Die Seehäuser werden im nächsten Jahr auf eine harte Geduldsprobe gestellt. Nach den Bauarbeiten am neuen Kreisel wird nun im Frühjahr an der Ortsdurchfahrt weiter gebaut. Es ist die größte Baustelle in der Einheitsgemeinde 2012.
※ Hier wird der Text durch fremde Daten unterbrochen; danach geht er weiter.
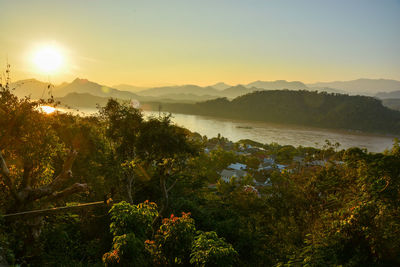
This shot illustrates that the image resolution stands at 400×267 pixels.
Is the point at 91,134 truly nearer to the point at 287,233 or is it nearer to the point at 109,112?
the point at 109,112

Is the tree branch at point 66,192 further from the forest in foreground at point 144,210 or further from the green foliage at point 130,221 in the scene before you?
the green foliage at point 130,221

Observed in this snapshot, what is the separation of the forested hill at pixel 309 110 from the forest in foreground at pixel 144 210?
136616mm

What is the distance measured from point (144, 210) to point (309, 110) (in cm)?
16002

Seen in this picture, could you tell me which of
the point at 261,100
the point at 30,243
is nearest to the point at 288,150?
the point at 30,243

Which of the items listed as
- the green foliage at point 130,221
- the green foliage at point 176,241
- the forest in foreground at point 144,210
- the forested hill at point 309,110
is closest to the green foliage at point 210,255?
the forest in foreground at point 144,210

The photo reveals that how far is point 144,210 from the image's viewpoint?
14.5 feet

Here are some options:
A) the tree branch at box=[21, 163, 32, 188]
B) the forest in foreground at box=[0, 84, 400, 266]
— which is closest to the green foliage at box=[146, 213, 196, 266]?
the forest in foreground at box=[0, 84, 400, 266]

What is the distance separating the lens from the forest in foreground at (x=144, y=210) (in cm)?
414

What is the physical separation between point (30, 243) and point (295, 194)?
10.3m

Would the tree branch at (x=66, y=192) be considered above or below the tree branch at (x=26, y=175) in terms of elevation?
below

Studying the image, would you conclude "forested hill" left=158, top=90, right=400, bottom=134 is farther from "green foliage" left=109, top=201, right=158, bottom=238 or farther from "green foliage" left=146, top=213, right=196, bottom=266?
"green foliage" left=109, top=201, right=158, bottom=238

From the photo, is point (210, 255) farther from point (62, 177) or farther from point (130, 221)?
point (62, 177)

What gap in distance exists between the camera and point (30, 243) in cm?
583

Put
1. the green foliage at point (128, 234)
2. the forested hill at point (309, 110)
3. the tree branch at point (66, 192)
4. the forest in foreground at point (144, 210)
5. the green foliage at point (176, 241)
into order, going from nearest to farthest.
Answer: the green foliage at point (128, 234), the green foliage at point (176, 241), the forest in foreground at point (144, 210), the tree branch at point (66, 192), the forested hill at point (309, 110)
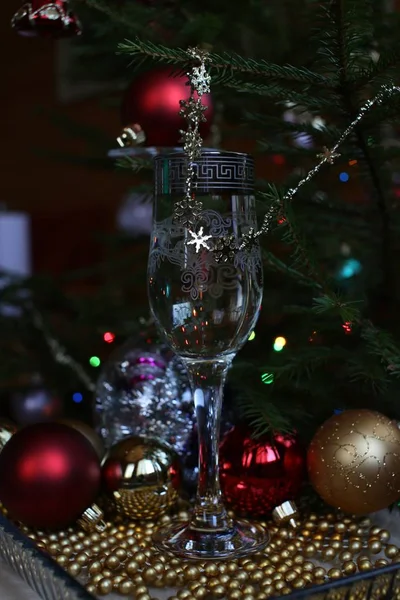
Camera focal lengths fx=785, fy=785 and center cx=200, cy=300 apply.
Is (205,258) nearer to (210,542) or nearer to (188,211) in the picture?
(188,211)

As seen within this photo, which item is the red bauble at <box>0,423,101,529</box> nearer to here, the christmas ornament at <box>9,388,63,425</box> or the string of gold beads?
the string of gold beads

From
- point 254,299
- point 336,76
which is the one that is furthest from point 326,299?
point 336,76

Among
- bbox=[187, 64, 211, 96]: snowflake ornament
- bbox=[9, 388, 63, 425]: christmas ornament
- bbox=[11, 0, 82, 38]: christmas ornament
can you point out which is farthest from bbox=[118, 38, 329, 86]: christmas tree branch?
bbox=[9, 388, 63, 425]: christmas ornament

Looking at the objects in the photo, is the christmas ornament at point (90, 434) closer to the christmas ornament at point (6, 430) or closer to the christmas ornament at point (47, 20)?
the christmas ornament at point (6, 430)

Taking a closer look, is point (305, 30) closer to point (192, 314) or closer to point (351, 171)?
point (351, 171)

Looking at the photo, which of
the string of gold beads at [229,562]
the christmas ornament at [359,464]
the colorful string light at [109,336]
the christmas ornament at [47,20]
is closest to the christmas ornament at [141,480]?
the string of gold beads at [229,562]
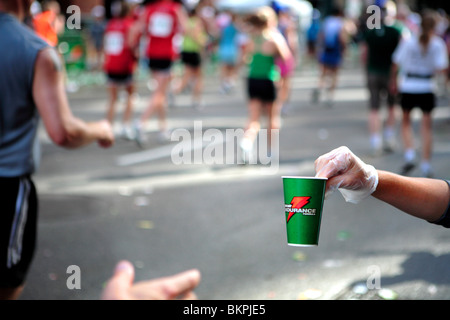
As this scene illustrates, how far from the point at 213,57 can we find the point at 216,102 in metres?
10.6

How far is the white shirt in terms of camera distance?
8.77 metres

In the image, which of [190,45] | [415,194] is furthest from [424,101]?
[190,45]

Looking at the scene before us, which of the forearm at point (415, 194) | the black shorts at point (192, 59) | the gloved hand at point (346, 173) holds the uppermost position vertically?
the gloved hand at point (346, 173)

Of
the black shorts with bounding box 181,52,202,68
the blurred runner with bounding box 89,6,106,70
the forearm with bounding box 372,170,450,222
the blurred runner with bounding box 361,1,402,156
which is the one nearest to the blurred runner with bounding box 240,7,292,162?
the blurred runner with bounding box 361,1,402,156

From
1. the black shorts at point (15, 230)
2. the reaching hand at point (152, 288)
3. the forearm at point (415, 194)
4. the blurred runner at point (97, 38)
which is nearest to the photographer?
the reaching hand at point (152, 288)

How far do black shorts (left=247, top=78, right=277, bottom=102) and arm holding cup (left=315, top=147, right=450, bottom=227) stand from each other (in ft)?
24.3

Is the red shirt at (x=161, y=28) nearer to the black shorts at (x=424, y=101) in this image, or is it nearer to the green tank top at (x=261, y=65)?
the green tank top at (x=261, y=65)

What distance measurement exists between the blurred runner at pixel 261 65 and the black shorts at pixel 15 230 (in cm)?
659

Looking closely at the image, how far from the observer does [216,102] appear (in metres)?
17.5

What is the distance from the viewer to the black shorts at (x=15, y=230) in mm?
3102

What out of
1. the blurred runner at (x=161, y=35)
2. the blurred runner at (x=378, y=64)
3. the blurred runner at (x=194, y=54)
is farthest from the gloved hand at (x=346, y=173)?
the blurred runner at (x=194, y=54)
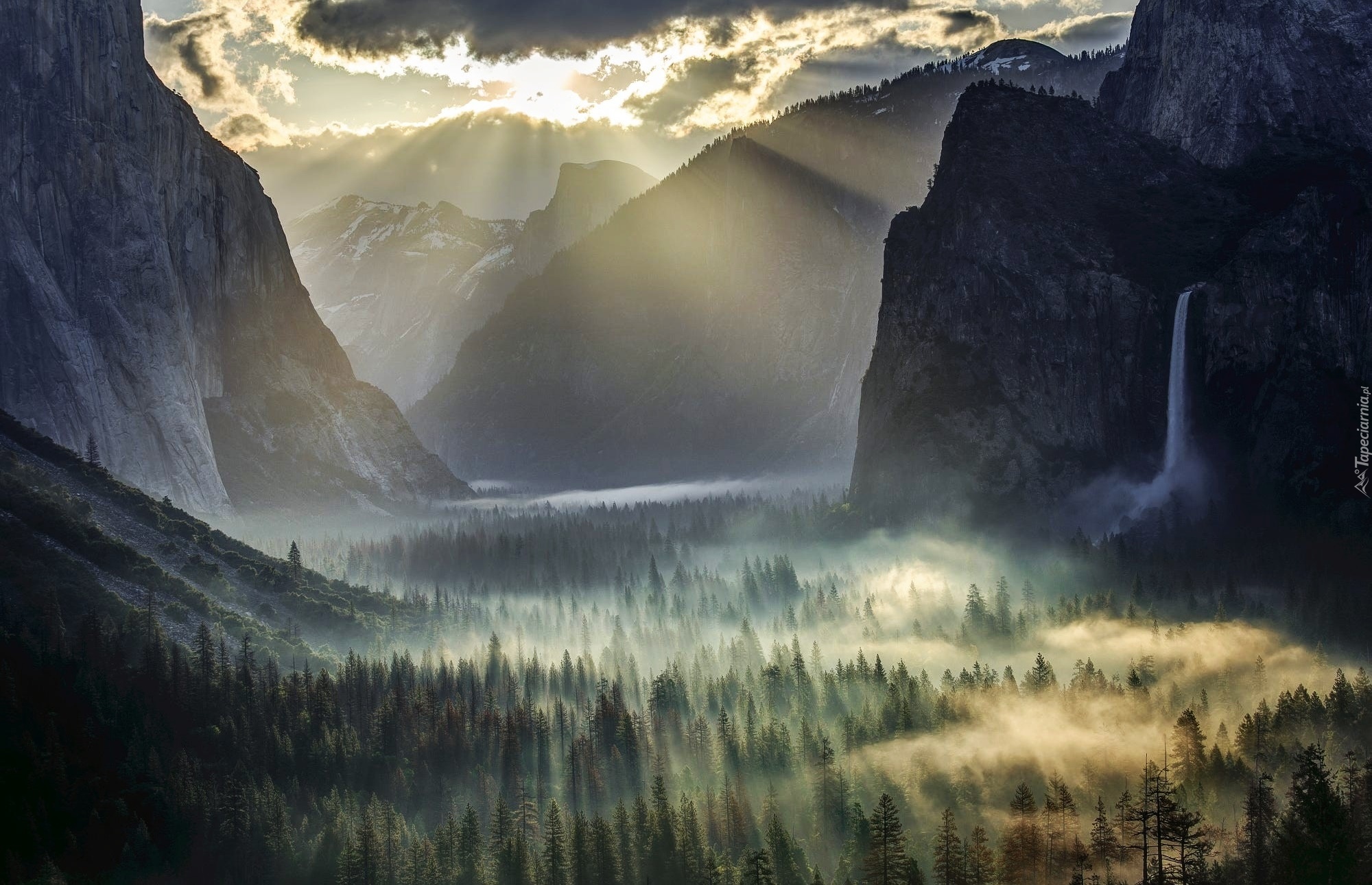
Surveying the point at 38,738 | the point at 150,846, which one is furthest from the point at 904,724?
the point at 38,738

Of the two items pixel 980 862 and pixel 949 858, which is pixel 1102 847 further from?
pixel 949 858

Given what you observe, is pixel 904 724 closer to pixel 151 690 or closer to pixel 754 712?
pixel 754 712

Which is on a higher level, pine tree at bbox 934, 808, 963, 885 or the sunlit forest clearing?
the sunlit forest clearing

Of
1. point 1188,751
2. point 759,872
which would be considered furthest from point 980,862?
point 1188,751

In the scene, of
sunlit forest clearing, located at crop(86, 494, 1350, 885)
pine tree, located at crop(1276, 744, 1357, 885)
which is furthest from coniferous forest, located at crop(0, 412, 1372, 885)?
sunlit forest clearing, located at crop(86, 494, 1350, 885)

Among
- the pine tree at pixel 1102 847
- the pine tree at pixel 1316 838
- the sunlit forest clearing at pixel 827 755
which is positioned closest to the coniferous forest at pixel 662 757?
the pine tree at pixel 1316 838

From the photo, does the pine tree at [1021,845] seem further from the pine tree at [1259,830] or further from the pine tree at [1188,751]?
the pine tree at [1188,751]

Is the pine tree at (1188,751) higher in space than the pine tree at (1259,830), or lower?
higher

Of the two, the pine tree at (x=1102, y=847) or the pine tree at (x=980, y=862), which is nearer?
the pine tree at (x=980, y=862)

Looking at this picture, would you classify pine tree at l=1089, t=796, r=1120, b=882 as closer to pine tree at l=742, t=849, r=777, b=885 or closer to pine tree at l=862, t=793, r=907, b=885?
pine tree at l=862, t=793, r=907, b=885
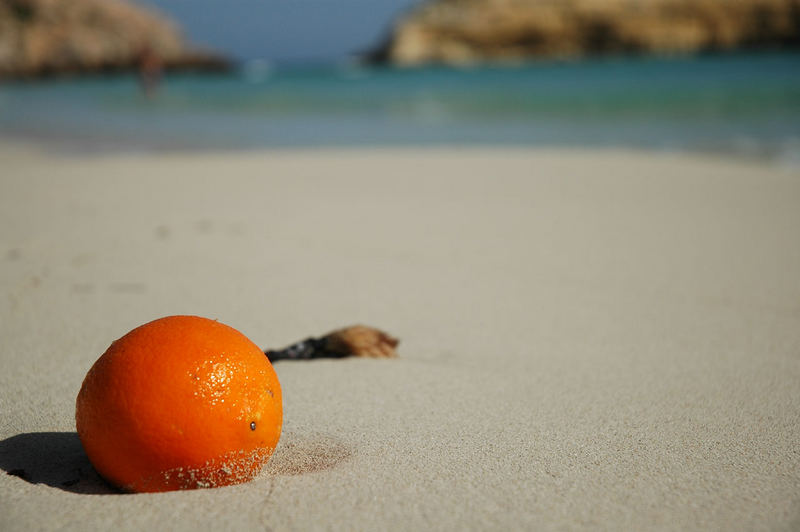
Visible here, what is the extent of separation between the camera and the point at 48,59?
184ft

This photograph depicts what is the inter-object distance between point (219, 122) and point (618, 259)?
1231 cm

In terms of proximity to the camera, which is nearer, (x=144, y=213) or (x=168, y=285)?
(x=168, y=285)

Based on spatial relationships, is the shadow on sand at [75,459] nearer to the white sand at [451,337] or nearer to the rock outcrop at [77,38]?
the white sand at [451,337]

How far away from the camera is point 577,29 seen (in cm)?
6831

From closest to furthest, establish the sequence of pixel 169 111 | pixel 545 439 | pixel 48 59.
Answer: pixel 545 439 < pixel 169 111 < pixel 48 59

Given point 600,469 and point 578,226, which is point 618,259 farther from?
point 600,469

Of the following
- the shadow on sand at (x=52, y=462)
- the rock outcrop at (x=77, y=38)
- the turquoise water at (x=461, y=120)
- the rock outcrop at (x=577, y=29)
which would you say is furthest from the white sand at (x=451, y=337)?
the rock outcrop at (x=577, y=29)

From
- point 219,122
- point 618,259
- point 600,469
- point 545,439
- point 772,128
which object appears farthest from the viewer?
point 219,122

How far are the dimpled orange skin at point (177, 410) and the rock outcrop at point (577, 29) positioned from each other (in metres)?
71.4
Seehausen l Sobald das Wetter wieder offen und nicht mehr mit frostigen Temperaturen zu rechnen ist, soll die B246a in Seehausen saniert werden. Zwei Abschnitte werden erneuert - die B 246a zwischen der Hydraulik und der Tankstelle sowie das Stück innerorts auf der Ringstraße Richtung Gartenstraße. Beide Maßnahmen werden getrennt voneinander und nicht gleichzeitig ausgebaut. "Beide Strecken sollen aber 2012 ausgebaut werden. Mit welchem Teilstück der Baubetrieb anfangen wird, ist noch unklar", sagte Bauamtsleiter Olaf Küpper kürzlich auf Nachfrage. Klar hingegen ist, dass es während der Maßnahme für Anlieger und Anwohner eine Behelfsstrecke entlang der Hydraulik geben wird. "So bleibt die Tankstelle, der Friedhof sowie die Zufahrten zu den anliegenden Gewerbetreibenden weiterhin erreichbar", sagte Küpper. Die Behelfsstrecke soll eine Bitumenschicht erhalten. "Ob wir den Verkehr hier über eine Ampel jeweils einspurig regeln oder sich die Autofahrer in Schrittgeschwindigkeit entgegen kommen, muss noch entschieden werden." Die Variante der provisorischen Fahrbahngestaltung könne hier aufgrund der durch die Baumfällungen entstandenen Freifläche geschaffen werden.

Der Seehäuser Gewerbetreibende Kurt-Joachim Hartleib hatte bereits Anfang des Jahres im Rahmen einer Bürgerfragerunde darum gebeten, dass die Idee jener Anliegerverbindung zwischen Zufahrt Hydraulik und der Tankstelle, die von seinem Sohn Mathias Hartleib betrieben wird, sogleich mit Beginn der Baumaßnahme eröffnet werden sollte.

"Schließlich hat uns die letzte Vollsperrung 2010 wegen des Kreisverkehrs-Neubaus mit ihrer großräumigen Umleitung rund um Seehausen nicht nur sehr viel Geld gekostet, sondern auch Arbeitsplätze", hatte der Autohausbesitzer damals zu bedenken gegeben.

Insgesamt investiert der Landesbaubetrieb (LBB), die Kommune sowie der Trink- und Abwasserverband Börde (TAV) rund eine Million Euro in den weiteren B 246a-Ausbau. Eine Umleitung innerhalb der Ortschaft ist für den Zeitraum der Arbeiten über die L 77 Am See vorgesehen. "Hier müssen, noch bevor an der B246a die Maßnahme beginnen kann, noch einige Flickarbeiten verrichtet werden", berichtet der Amtsleiter. Sobald die Bundesstraße wieder für den Verkehr freigegeben werden kann, soll die L 77 eine neue Schwarzdecke bekommen, so Küpper.

Die Kosten hierfür sollen sich im fünfstelligen Bereich bewegen. Eine konkrete Summe konnte der Verwaltungsmitarbeiter aber nicht nennen.